Chapter 7: Analytic Epidemiology: Types of Study Designs

Descriptive studies

describing the health of the population, used to identify a health problem that may exist

• Classify and describe based on person, place, and time

Analytic studies

Used to identify the causes/determinants of the health problem

Observational studies

not in control of who is exposed to variables

• Can not randomize variable

• Can not assign group

Experimental studies

manipulation, researcher controls who gets exposed to something (aka manipulating variable)

Can randomly assign participants (who gets treatment vs. placebo) (aka radom group assingment)

Clinical trials (aka randomized control trials)

manipulation of study factor by investigator and randomization in assignment of subjects to treatment vs. comparison group

• Ex. testing a new drug

• Used to test efficacy of preventative/therapeutic measures

• Focus on individuals

• Prospective = future focused

Outcome of interest/clinical end point

examined to evaluate efficacy

• Ex. Who got the disease, who died/lived

Single blind

particicpant doesn’t know if they received the treatment or the placebo

Double blind

neither the participant nor the researcher know if the participant received the treatment of the placebo

Phases of clinical trial

1 —> less than 100 subjects

2—> 100-200 subjects

3 —> 100s - 1000s of subjects

4 —> released to general public

Prophylactic trials

prevent disease

• evaluating effectiveness of a substance to prevent disease

• Ex. vaccines, PREP for HIV

• Using healthy, at risk cases (examining incidence over study)

Therapeutic trials

improve health/treat disease

• Can a drug cure or treat an existing disease?

• Using prevalent cases → everyone already has the disease

Community trials

have manipulation involved, but examining larger populations

• Quasi experimental → manipulation, no individual randomization

• Examining behavioral changes in population

• Focus on community

• Prospective = future focused

• Example. Sex ed program efficacy

Efficacy (of a vaccine)

how well did they work in the clinical trial

Effectiveness (of a vaccine)

how well does it actually work in real life (outside of controlled environment)

• Examine once released to general public

Observational studies

 measurement of patterns of exposure and disease in populations to draw inferences about etiology (Comparing disease frequencies between group with characteristic and group without characteristic)

• Can not randomize variable

• Can not randomize group assignment 

Temporality in observational studies

timing of information regards to cause and effect

? Did the information about cause and effect refer to the same point in time ?

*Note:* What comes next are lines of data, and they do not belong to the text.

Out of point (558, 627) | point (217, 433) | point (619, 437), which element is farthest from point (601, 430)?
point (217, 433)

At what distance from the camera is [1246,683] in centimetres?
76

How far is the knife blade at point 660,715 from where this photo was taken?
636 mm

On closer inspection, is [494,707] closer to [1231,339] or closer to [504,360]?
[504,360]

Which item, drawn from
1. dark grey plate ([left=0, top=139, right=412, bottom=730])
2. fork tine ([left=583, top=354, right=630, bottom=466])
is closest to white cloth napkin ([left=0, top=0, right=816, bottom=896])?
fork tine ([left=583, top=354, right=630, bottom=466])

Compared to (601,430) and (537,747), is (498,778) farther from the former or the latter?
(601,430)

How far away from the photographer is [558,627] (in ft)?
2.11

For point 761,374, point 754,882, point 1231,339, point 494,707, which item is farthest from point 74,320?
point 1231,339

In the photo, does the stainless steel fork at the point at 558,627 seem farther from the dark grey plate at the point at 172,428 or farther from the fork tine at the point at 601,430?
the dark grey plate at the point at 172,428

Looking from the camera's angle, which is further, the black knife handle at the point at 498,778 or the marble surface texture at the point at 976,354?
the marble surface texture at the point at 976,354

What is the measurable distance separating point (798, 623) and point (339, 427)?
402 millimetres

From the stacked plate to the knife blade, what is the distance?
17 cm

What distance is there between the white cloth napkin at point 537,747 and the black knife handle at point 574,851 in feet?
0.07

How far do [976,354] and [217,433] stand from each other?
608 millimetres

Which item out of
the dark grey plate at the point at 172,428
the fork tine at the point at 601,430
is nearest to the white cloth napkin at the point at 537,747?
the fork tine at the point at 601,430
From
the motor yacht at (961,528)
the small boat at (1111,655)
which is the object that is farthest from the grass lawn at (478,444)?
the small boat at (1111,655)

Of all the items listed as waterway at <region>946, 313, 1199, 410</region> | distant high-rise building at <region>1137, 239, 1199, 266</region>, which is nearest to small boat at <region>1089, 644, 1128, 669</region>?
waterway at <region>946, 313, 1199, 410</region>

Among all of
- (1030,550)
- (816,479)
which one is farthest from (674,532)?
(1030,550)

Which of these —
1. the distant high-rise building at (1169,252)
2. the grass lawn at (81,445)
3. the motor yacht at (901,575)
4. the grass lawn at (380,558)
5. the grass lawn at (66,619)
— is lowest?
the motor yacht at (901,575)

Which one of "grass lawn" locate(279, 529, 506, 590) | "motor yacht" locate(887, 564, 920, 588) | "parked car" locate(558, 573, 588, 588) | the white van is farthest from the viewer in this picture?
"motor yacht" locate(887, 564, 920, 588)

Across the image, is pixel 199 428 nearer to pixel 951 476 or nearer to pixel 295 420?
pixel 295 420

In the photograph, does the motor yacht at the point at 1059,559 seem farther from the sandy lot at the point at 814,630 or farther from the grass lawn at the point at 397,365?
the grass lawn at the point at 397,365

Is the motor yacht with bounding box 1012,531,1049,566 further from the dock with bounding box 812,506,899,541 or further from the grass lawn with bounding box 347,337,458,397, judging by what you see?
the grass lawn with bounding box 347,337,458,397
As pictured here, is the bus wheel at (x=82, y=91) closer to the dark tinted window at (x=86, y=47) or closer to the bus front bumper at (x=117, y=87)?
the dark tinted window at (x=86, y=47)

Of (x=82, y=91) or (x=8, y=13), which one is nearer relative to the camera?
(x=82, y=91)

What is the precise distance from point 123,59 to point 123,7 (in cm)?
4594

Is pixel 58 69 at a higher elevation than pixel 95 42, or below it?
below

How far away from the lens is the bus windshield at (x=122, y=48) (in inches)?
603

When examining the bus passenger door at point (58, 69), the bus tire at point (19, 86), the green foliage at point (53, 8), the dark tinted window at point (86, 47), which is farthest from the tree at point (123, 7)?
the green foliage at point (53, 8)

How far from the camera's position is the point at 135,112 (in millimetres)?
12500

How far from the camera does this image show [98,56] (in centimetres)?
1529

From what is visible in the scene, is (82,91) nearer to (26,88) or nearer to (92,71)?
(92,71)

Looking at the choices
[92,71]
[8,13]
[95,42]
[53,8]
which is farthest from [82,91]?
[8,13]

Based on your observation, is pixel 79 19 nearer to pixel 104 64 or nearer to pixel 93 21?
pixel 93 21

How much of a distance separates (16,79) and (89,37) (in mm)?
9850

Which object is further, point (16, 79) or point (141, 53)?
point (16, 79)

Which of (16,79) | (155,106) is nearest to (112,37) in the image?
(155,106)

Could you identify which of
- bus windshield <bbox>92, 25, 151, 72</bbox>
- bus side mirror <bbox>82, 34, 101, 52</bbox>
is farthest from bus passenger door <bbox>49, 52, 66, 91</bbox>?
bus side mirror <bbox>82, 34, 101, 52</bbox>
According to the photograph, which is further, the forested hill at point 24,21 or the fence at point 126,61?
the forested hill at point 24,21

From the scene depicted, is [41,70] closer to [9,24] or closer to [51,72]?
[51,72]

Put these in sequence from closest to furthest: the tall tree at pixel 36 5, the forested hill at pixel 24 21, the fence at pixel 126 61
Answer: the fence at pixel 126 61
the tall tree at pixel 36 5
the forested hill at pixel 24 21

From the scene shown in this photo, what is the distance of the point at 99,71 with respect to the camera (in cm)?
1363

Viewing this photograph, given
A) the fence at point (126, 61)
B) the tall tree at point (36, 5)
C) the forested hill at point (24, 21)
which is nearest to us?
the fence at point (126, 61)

? Or, was the information about the cause garnered before or after the information about the effect ? 

Cohort studies

prospective (future) and longitudinal (over a long period of time)

• Start with group of healthy subjects but all at risk (i.e. examining incidence rates, not prevalent cases)

• Check in (at least 2 times) to determine exposure statuses between exposure cohort vs. non exposure cohort

• Measuring incidence!!

Sampling and cohort formation: population-based samples

• cohort includes an entire population (or representative sample of the population)

• Exposures are unknown initially

• At each check in

  • Examine incidence of exposed ground

  • Examine incidence of non exposed group

Prospective cohort studies

follow cohort into future

• Characterized by exposure variable present

• Follow up for occurrence of disease at some point in future

Retrospective cohort studies

using historical data to determine past exposure levels

Historical perspective cohort studies

historical data + examine into future

Sampling and cohort formation: exposure-based samples

group that has an exposure being compared to a group that doesn’t have the exposure

• Know from very beginning if people have been exposed or not

• Still starting with healthy at risk people and examining incident cases

Ex. occupational exposures

Effect measures

a quantify the strength of the relationship between an exposure and a health outcome

Absolute effect measures

subtraction (subtracting disease frequencies from one another)

Risk difference

gives information about the effect of an exposure

Relative measures

division (dividing disease frequencies from one another)

relative risk + incidence rate ratio + odds ratio

Relative risk

Measuring probability of an event occurring with an exposure and the probability of an event occurring without an exposure

• can use when using cohort study or randomized control trial (MEASURING INCIDENCE)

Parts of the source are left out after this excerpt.